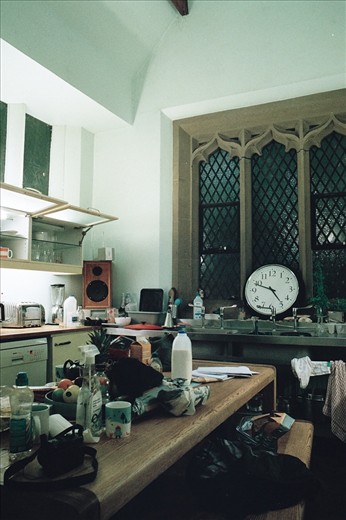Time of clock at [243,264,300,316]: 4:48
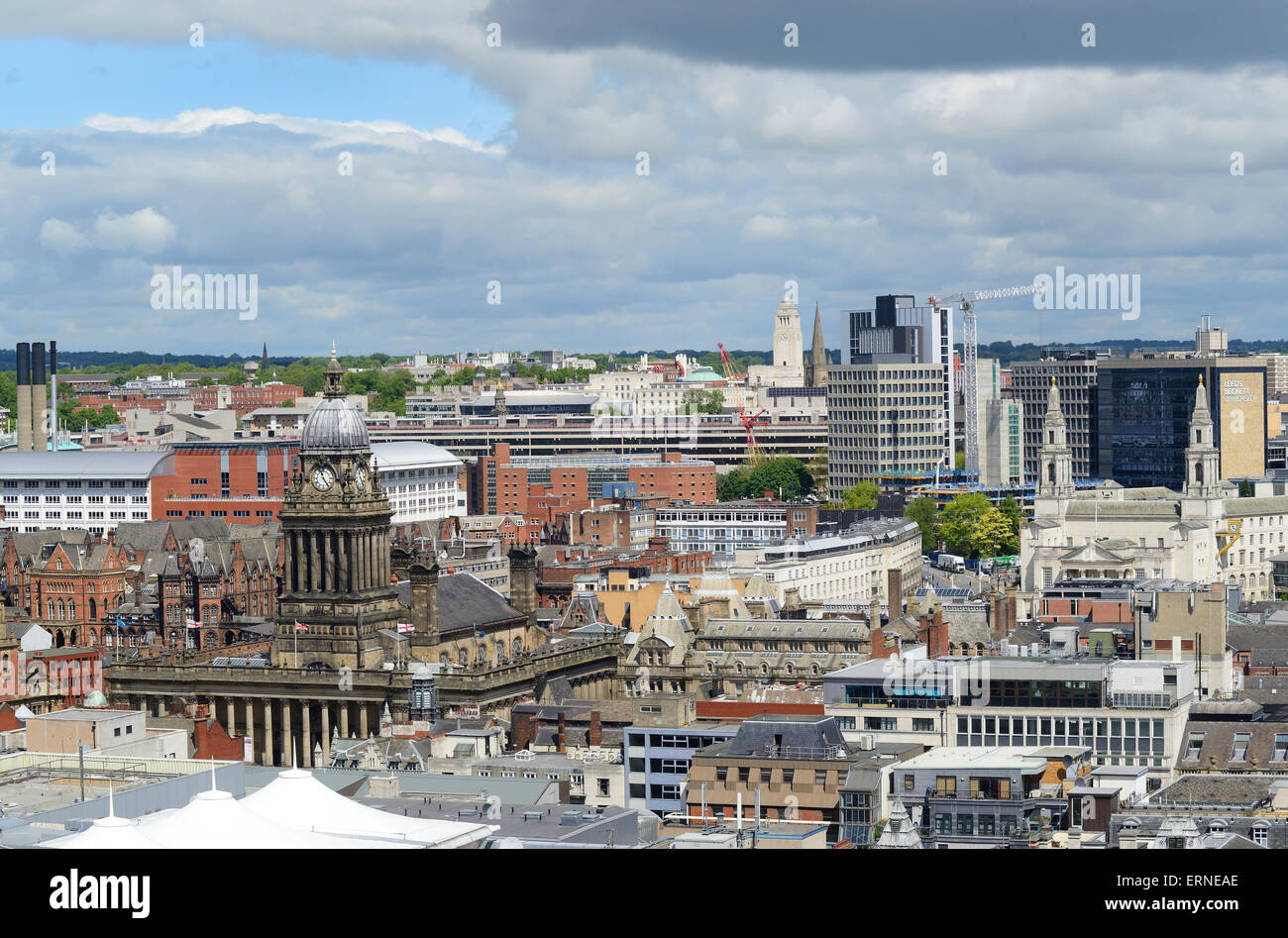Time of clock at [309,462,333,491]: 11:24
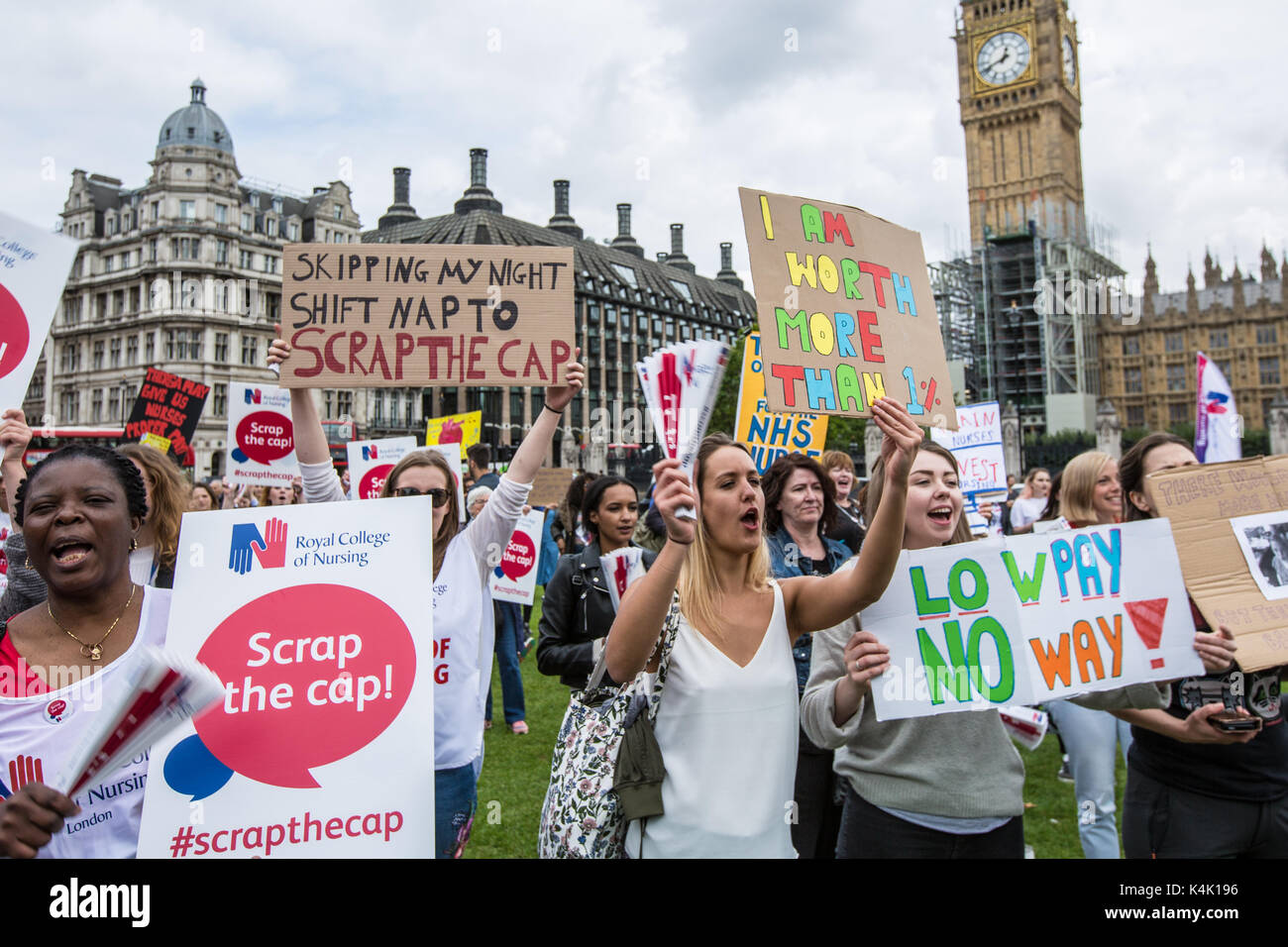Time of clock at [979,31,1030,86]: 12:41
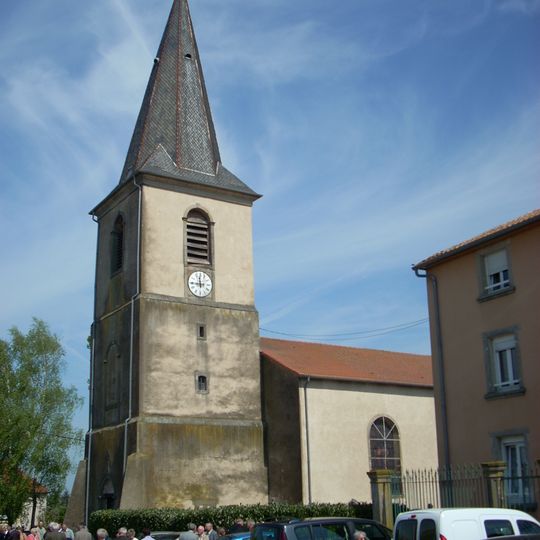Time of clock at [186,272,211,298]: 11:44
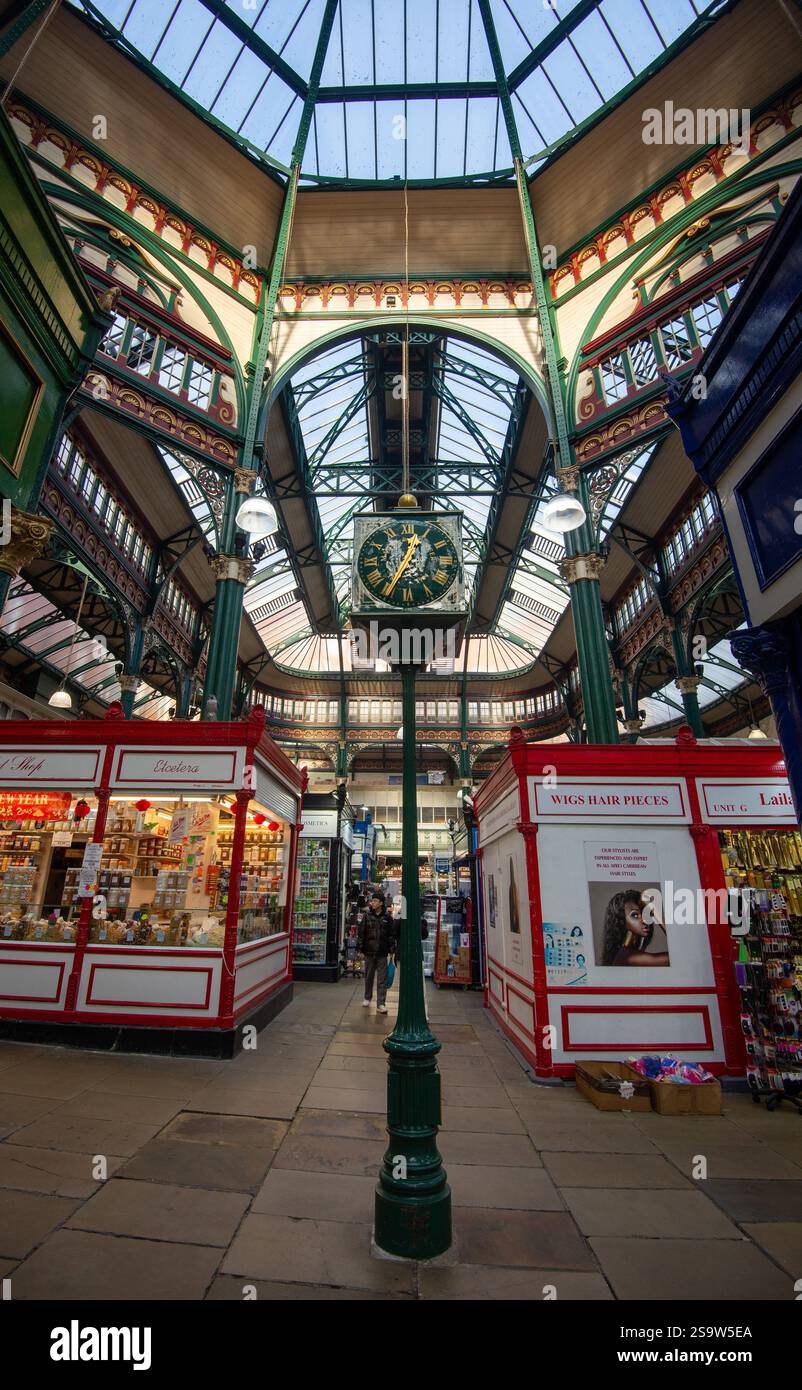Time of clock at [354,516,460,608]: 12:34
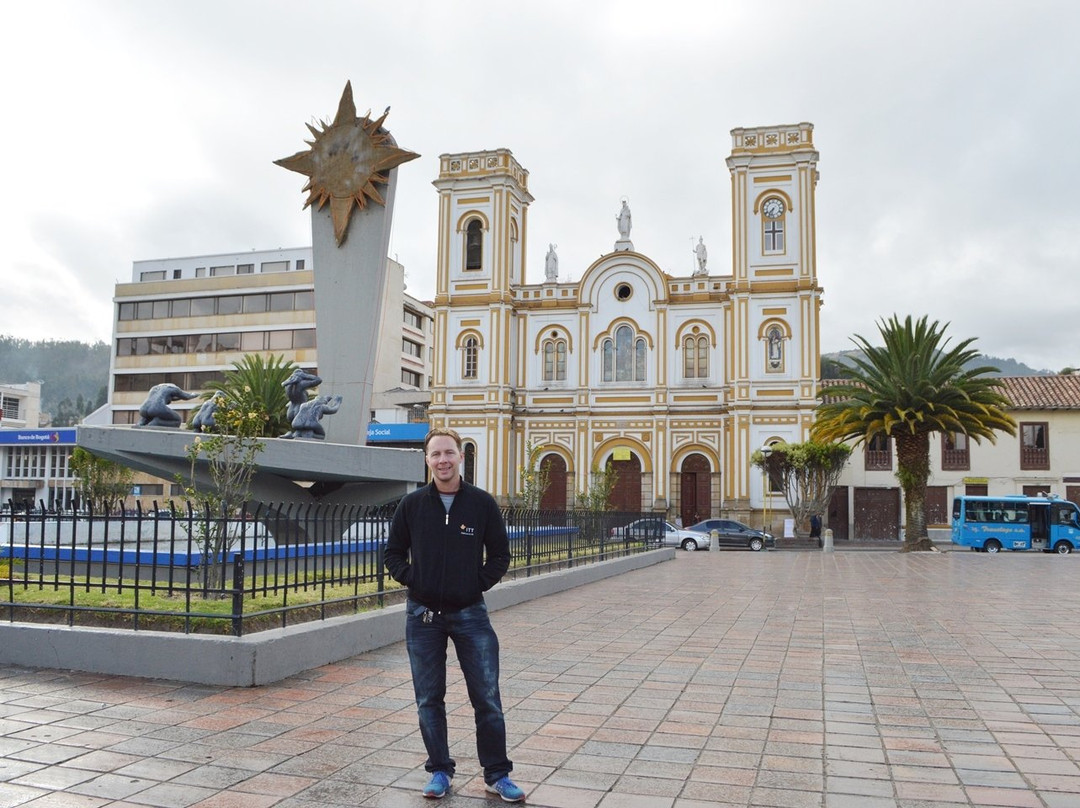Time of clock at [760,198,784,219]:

==========

Goal: Rewrite every entry above, swapping "clock" for "watch" and keeping everything else unchanged. Leave the pictures out.

Response for this exercise:
Time of watch at [243,264,300,316]: 4:48
Time of watch at [309,462,333,491]: 11:24
Time of watch at [979,31,1030,86]: 12:41
Time of watch at [186,272,211,298]: 11:44
Time of watch at [354,516,460,608]: 12:34
Time of watch at [760,198,784,219]:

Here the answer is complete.